Ethnobotany visits Pwunso Botanic Garden

On 11 February the ethnobotany class visited the nominal Pohnpei State Botanic garden at Pwunso. This year the Pohnpei Visitors Bureau was dark and locked. The office had all but run out of cash power, and the building looked more decrepit than ever. That said, the plants are thriving possibly due to being left to their own natural growth patterns.

This term we changed our route as the middle gate is now kept locked. We started at the cloves, coffee, and what used to be black pepper plants. The posts for the black pepper have all fallen down, an apt metaphor for the black pepper industry in Pohnpei.

Jessica holds a clove nut, the surrounding mace still in place.
On this field trip I turned photo duties over to Marsela. While other students in prior terms have focused on stylish photos of their friends, Marsela focused on plants and the presentation.
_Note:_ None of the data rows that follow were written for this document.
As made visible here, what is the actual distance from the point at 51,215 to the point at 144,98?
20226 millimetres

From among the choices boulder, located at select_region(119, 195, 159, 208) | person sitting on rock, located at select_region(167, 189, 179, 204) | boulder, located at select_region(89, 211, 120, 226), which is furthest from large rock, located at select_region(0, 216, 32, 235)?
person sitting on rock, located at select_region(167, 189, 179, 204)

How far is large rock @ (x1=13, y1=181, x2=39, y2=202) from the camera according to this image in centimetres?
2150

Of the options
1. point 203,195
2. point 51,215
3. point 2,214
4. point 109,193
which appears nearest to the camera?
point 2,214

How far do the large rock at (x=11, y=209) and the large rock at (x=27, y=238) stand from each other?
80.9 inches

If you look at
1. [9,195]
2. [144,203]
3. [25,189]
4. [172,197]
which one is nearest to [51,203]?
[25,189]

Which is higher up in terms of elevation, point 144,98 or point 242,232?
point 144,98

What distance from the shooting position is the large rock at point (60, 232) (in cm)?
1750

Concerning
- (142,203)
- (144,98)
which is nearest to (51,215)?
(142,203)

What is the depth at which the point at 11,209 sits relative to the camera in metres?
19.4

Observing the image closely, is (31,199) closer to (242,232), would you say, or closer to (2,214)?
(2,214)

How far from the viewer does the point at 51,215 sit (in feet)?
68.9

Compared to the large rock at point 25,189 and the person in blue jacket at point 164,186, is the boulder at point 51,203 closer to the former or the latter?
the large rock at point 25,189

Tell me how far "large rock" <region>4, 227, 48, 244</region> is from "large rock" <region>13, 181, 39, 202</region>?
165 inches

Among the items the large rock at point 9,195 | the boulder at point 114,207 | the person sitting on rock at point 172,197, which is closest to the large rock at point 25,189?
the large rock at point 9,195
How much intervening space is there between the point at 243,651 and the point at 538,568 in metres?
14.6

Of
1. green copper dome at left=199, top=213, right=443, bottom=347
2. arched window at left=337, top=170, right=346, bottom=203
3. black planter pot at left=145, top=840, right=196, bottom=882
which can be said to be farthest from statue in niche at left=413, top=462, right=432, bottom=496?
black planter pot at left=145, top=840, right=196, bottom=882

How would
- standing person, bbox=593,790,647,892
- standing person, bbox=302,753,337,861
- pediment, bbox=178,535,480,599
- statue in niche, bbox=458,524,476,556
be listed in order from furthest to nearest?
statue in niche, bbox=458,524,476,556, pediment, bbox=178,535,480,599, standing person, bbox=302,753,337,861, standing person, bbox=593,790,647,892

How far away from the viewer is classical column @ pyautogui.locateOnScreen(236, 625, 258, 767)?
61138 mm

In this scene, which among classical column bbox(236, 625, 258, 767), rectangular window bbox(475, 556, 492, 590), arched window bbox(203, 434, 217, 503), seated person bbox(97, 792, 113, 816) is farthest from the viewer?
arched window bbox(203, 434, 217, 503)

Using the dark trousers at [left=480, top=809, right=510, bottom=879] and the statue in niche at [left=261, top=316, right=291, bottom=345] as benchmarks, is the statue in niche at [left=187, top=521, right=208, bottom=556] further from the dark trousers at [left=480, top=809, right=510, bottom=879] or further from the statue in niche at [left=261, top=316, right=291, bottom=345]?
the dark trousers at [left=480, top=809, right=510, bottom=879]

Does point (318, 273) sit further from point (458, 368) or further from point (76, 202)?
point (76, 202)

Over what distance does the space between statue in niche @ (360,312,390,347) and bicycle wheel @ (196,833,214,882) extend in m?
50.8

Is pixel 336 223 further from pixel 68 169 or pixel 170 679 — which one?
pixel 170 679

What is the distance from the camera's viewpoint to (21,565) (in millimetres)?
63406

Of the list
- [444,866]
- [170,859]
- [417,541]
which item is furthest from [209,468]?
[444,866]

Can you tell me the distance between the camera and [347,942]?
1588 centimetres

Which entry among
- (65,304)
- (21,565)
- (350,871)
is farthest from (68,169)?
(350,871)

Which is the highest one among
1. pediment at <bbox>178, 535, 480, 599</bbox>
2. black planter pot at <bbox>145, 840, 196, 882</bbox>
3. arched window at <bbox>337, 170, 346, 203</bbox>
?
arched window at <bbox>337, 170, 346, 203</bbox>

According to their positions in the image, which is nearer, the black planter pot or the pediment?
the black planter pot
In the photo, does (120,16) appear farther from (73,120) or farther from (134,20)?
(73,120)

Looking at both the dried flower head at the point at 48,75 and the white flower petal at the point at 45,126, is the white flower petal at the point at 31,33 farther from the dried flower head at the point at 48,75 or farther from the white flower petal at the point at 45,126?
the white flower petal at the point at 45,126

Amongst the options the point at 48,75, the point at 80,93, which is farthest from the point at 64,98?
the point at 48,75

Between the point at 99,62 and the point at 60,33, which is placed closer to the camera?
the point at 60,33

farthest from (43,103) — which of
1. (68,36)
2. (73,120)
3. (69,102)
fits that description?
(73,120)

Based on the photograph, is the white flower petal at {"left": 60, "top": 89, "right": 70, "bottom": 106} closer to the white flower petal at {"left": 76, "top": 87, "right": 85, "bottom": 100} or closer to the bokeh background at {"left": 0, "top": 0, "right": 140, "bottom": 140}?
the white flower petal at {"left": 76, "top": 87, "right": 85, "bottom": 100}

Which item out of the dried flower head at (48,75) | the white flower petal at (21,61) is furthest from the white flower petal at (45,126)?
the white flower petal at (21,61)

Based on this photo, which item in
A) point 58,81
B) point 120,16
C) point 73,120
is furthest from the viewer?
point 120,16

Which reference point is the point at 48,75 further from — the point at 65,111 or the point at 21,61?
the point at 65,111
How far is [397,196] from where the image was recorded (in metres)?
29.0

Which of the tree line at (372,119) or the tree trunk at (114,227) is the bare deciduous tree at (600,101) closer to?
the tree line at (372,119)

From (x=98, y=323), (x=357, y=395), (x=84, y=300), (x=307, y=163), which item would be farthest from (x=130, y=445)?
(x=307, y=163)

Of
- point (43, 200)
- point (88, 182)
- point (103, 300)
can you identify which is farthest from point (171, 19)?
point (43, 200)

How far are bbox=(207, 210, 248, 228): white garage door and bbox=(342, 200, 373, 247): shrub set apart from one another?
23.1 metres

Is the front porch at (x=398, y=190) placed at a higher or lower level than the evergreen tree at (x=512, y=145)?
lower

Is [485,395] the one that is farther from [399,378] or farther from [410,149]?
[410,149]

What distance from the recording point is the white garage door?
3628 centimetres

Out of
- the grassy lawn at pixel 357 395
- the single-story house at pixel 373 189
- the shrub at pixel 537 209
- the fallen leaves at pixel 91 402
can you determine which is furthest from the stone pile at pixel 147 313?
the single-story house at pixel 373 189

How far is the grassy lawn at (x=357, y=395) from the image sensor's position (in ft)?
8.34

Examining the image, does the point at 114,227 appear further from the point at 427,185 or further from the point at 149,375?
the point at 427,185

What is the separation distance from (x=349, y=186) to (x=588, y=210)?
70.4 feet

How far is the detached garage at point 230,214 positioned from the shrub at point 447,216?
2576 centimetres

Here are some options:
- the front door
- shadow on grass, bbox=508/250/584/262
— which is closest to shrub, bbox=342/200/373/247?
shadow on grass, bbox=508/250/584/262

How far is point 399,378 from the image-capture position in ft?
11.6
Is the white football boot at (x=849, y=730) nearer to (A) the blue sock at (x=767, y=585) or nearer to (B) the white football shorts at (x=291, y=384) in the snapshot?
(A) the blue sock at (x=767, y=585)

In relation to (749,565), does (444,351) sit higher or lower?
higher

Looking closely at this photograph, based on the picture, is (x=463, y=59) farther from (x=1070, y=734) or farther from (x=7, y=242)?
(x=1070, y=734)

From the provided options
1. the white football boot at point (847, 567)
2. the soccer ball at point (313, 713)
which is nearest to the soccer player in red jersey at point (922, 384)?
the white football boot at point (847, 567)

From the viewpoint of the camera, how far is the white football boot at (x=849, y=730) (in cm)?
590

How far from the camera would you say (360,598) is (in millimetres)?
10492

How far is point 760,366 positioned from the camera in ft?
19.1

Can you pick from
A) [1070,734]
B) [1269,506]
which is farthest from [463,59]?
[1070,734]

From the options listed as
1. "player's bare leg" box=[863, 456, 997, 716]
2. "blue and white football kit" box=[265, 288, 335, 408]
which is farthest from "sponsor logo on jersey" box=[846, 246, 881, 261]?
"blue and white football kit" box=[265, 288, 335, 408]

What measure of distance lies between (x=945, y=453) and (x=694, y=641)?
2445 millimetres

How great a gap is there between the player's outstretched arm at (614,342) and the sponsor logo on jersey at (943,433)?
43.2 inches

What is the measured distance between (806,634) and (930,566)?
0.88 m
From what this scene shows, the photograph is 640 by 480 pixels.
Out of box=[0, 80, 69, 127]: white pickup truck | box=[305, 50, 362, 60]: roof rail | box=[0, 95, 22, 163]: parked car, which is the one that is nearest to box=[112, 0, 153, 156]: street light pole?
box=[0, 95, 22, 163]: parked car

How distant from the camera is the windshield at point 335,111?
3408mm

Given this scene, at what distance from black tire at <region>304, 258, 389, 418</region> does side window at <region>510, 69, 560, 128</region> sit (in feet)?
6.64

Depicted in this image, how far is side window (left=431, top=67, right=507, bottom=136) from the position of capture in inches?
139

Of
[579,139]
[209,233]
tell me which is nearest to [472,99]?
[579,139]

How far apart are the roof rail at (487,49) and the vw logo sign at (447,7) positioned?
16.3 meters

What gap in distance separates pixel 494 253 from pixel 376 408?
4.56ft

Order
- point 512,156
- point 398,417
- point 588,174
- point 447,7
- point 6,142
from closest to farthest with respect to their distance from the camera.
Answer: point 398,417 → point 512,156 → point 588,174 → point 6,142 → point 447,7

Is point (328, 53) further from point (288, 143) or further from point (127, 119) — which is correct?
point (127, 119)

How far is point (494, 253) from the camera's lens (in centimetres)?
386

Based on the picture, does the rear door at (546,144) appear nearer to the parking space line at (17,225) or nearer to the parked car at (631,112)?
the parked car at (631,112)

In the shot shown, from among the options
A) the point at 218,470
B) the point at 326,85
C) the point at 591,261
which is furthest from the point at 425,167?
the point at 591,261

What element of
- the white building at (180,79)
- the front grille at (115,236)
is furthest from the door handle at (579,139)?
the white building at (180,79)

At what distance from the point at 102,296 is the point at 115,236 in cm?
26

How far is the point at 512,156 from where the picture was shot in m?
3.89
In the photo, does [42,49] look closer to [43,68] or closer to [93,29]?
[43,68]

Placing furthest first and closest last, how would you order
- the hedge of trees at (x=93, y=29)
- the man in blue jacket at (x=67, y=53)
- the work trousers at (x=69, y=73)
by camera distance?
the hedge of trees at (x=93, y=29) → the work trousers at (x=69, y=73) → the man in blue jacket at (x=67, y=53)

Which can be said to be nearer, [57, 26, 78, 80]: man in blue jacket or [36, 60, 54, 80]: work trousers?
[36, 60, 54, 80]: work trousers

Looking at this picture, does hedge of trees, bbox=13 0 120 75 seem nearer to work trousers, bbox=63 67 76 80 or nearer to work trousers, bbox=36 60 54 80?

The branch is that of a coffee plant. On a coffee farm the bushes would be trimmed to facilitate harvesting, and the plants would likely be replanted prior to reaching the age of our coffee "trees."

The Cinnamomum trees in the garden were mistaken for the local C. carolinense (madeu), but the trees have been identified by a team from the National Tropical Botanic Garden on Kauai as being C. verum, cinnamon trees.

The hot sunny weather has apparently been of benefit to the blooming of the clove trees - there were more cloves on the trees than I have seen in a decade. That or the trees have hit the age at which they bloom.
The class had to walk around the outside of the Pwunso area along the road to PICS in order to reach the kauri pine (Agathis robusta), the Calophyllum inophyllum, allspice, and teak.